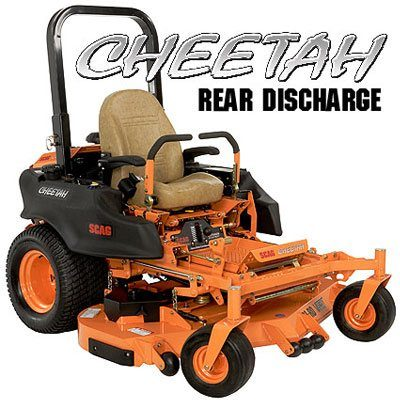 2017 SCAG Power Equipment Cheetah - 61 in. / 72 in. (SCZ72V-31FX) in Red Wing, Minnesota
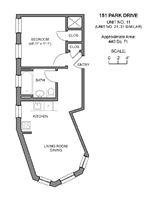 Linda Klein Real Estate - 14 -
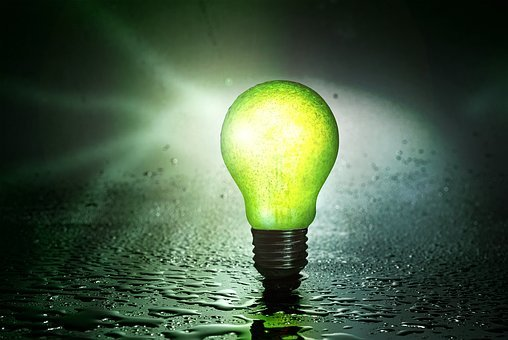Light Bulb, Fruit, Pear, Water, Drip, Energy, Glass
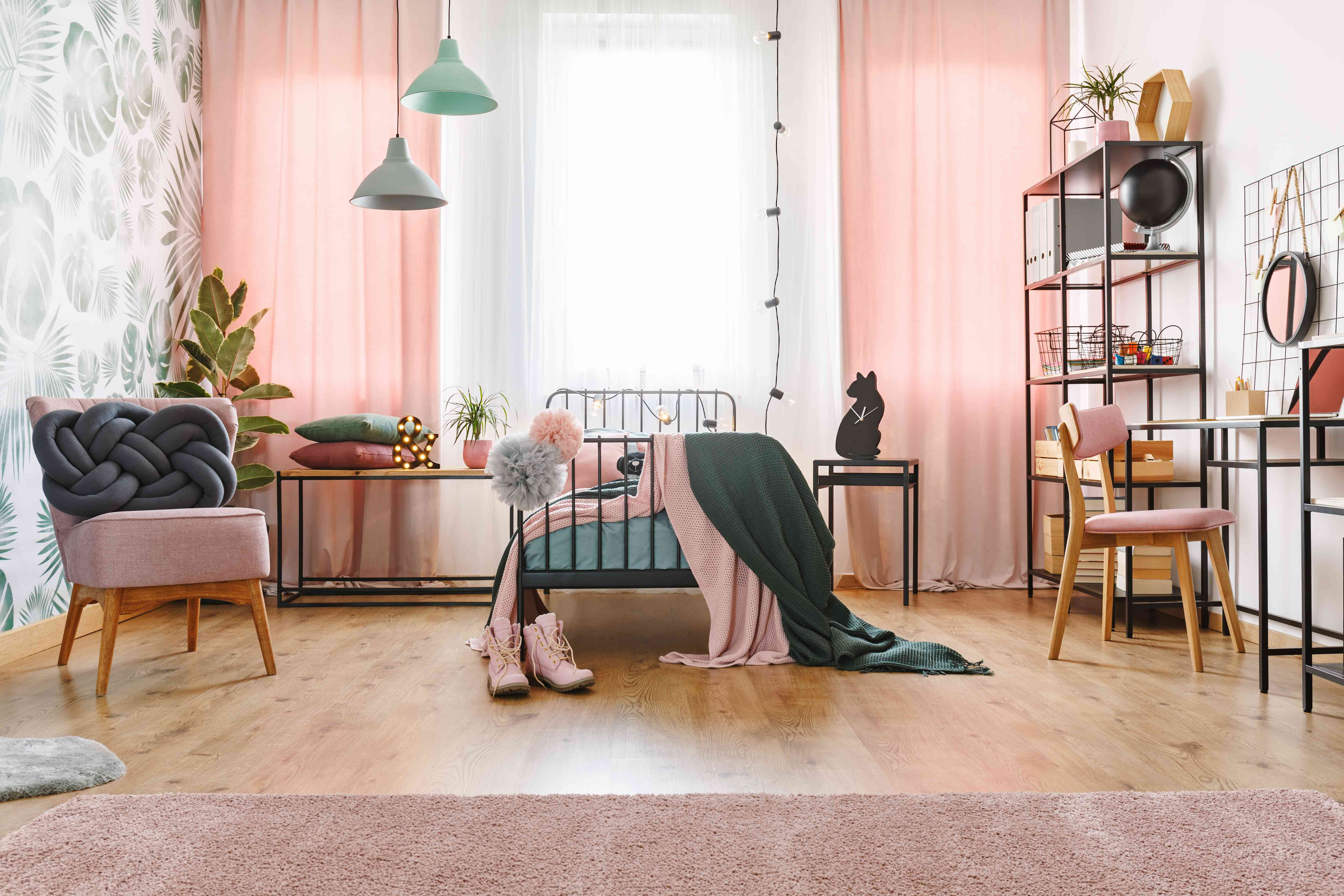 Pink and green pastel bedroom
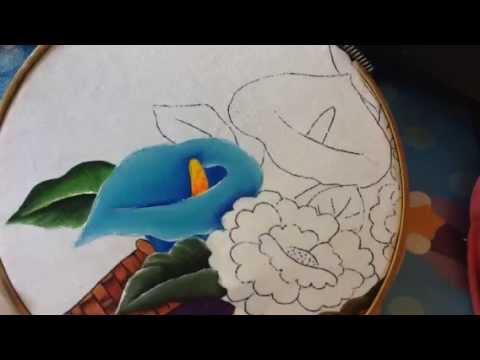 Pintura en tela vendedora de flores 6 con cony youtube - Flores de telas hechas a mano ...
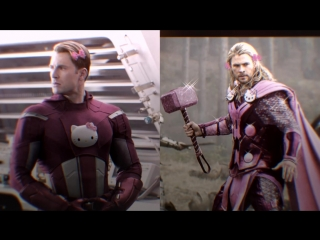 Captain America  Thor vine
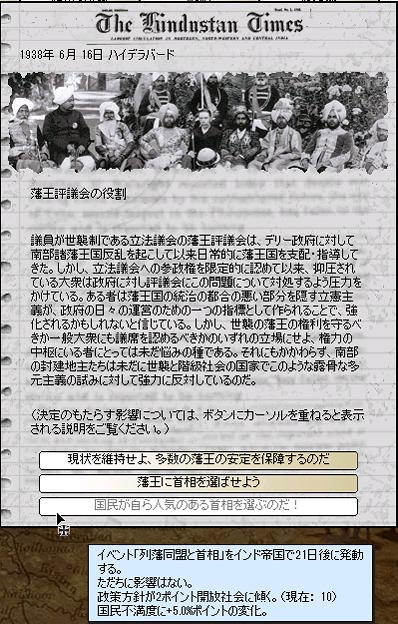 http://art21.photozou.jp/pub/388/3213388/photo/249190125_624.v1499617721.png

****************

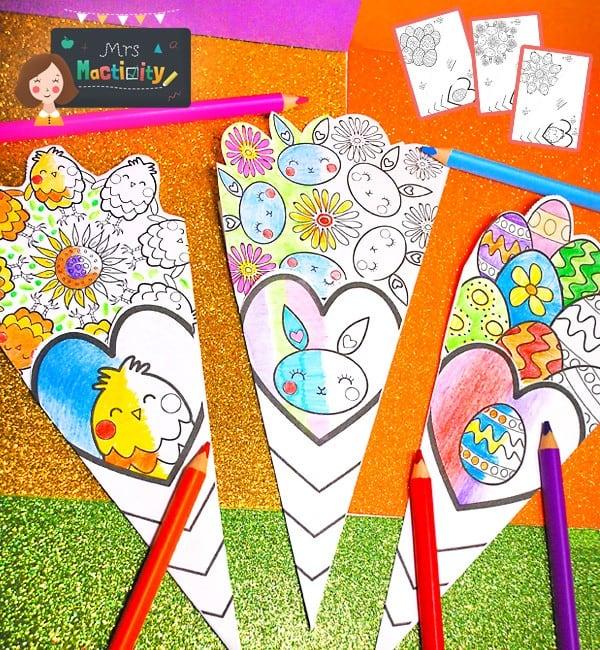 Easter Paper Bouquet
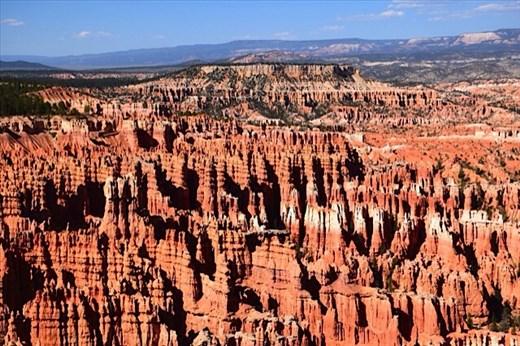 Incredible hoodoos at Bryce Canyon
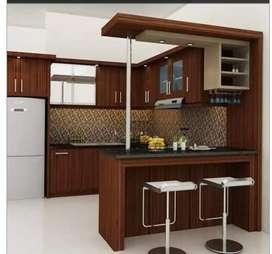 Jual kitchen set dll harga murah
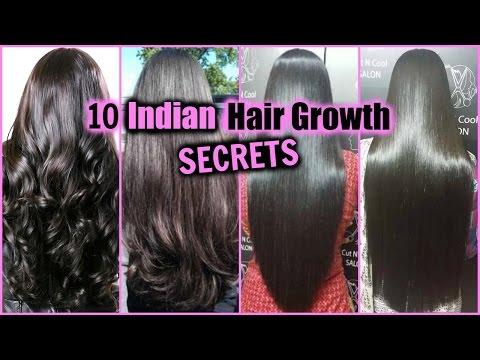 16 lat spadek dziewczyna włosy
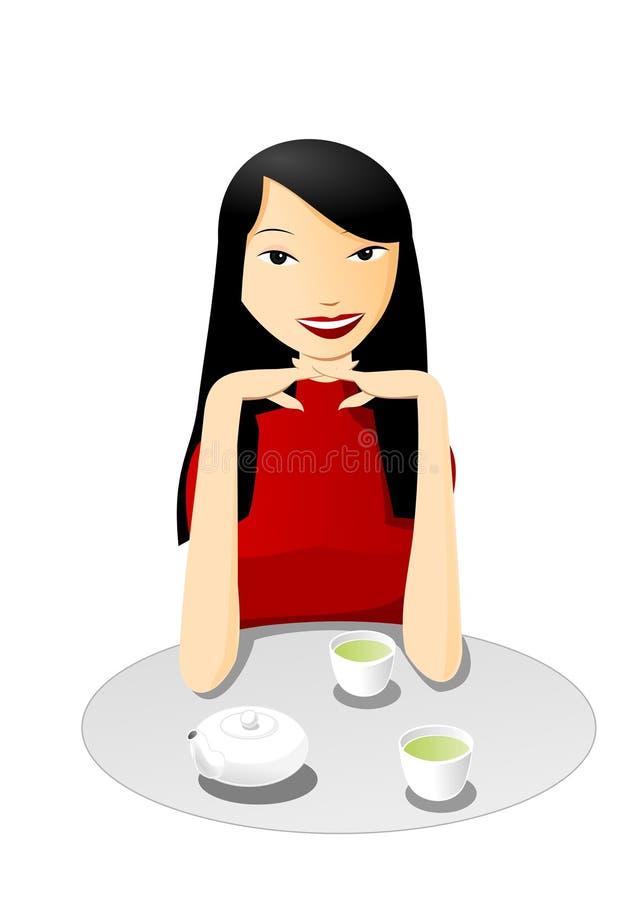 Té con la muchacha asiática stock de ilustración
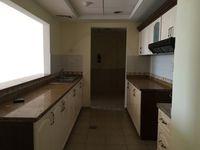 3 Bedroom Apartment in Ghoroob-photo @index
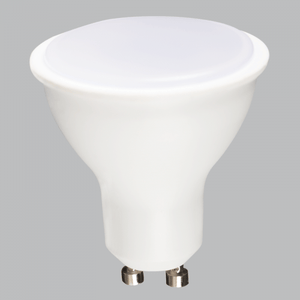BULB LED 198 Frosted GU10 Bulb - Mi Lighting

****************

[What this task involves] Up in the listing, locate the line with "Jual kitchen set dll harga murah"; print it and every line after it down to the line with "BULB LED 198 Frosted GU10 Bulb - Mi Lighting", which is included too. Skip the pictures.

[Exercise solution]
 Jual kitchen set dll harga murah
 16 lat spadek dziewczyna włosy
 Té con la muchacha asiática stock de ilustración
 3 Bedroom Apartment in Ghoroob-photo @index
BULB LED 198 Frosted GU10 Bulb - Mi Lighting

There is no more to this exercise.